> WHAT THE EXERCISE ASKS
Continue the chapter notes on development below, picking up after their last point and keeping the same bulleted style.

> EXTRACT
· · · ·

Chapter 1. Development

Goals
• Different persons have different developmental goals.
• What may be developed for one may not be developed for other. It may even be destructive for other. For example, to get more electricity, industrialists may want more dams. But this may submerge land and disrupt lives of people who are displaced such as tribals.
• People desire regular work, better wages, and decent prices for their crops or other products that they produce. In other words, they want more income.
• People seek things like equal treatment, freedom, security, & respect for others. They resent discrimination. All these are important goals.
• The developmental goals that people have are not only about better income but about other important things in life.
• Average income having some limitation. Hence, while average income is useful for comparison, it does not tell us how this income is distributed among people.

Comparing Different Countries
• For comparing countries, their income is considered to be one of most important attributes.
• Countries with higher income are more developed than others with less income. This is based on understanding that more income means more of all things those human beings need.
• However, for comparison between countries, total income is not such a useful measure. Since countries have different populations, comparing total income will not tell us what an average person is likely to earn.
• We compare average income, which is total income of country divided by its total population. The average income is known as per capita income.

Public Facilities
• The money in our pocket cannot buy all goods and services that we may need to live well. So, income by itself is not a completely adequate indicator of material goods and services that citizens can use.
• For example, normally, our money cannot buy us a pollution-free environment or ensure that we get unadulterated medicines unless we can afford to shift to a community that already has all these things.
• Kerala has a low Infant Mortality Rate because it has adequate provision of basic health and educational facilities. Similarly, in some states, Public Distribution System (PDS) functions well. The health and nutritional status of people in such states are certainly likely to be better.

Human Development Report
• Human Development Report published by United Nations Development Programme (UNDP) compares countries based on educational levels of people, their health status, and per capita income.
• Many improvements have been suggested in calculating Human Development Index (HDI) and many new components have been added to Human Development Report. By pre-fixing Human to Development, it has made it very clear that what is important in development is what is happening to citizens of a country. It is people, their health, and their well-being, that are most important.

· · · ·

> RECORDS PROVIDED
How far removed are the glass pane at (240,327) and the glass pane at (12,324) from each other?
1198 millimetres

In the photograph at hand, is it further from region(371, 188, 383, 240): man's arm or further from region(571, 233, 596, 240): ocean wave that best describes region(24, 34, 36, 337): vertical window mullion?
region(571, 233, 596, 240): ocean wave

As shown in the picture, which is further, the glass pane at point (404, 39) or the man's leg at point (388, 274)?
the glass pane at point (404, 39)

· · · ·

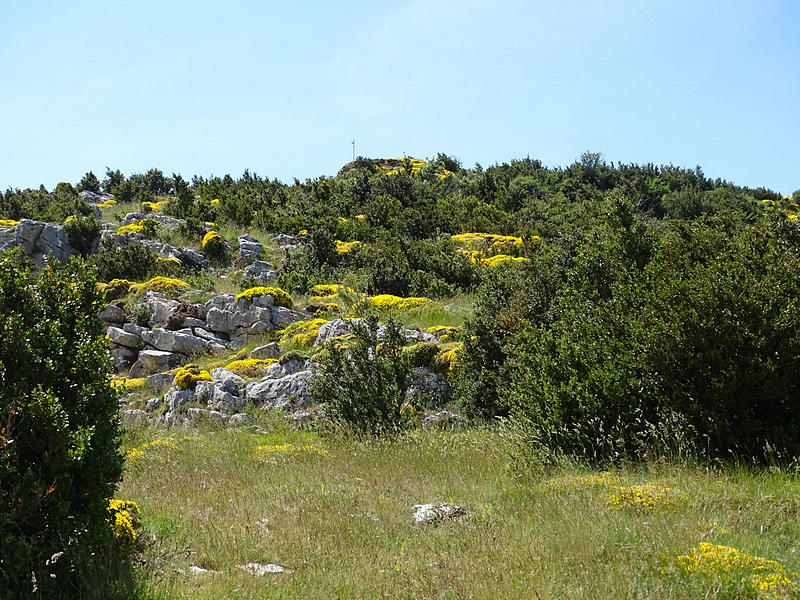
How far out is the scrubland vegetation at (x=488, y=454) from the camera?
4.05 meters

· · · ·

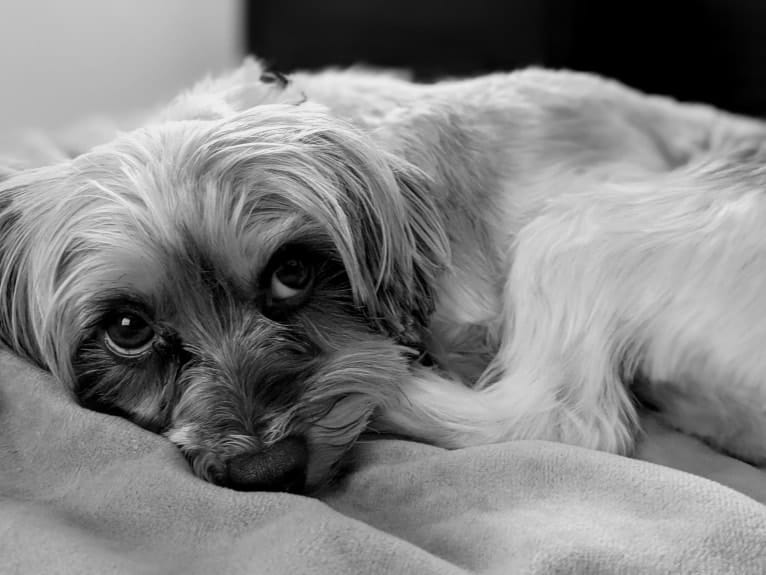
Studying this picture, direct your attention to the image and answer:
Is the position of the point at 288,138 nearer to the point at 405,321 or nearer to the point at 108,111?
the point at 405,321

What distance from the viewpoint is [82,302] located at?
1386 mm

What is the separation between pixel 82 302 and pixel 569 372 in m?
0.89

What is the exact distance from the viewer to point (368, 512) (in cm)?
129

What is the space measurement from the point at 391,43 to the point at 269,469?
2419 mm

· · · ·

> EXERCISE ANSWER
Sustainable Development
• We would certainly like this level of development to go up further or at least be maintained for future generations. This is obviously desirable. However, since second half of twentieth century, a number of scientist have been warning that present type and levels of development are not sustainable.
• Groundwater is an example of a Renewable resource. These resources are replenished by nature, as in case of crops and plants. However, even these resources may be overused. For example, in case of groundwater, if we use more than what is being replenished by rain, then we would be overusing this resource.
• Non-renewable resources are those which will get exhausted after a few years of use. We have a fixed stock on earth that cannot be replenished.
• Consequences of environmental degradation do not respect national or state boundaries; this issue is no longer region or nation-specific.
• We would certainly like this level of development to go up further or at least be maintained for future generations. This is obviously desirable. However, since second half of twentieth century , a number of scientist have been warning that present type and levels of development are not sustainable.

Important Terms
• Infant Mortality Rate (or IMR) indicates number of children that die before age of one year as a proportion of 1000 live children born in that particular year.
• Literacy Rate measures proportion of literate population in 7 years and above age group.
• Net Attendance Ratio is total number of children of age group of 14 and 15 years attending school as a percentage of total number of children in same age group.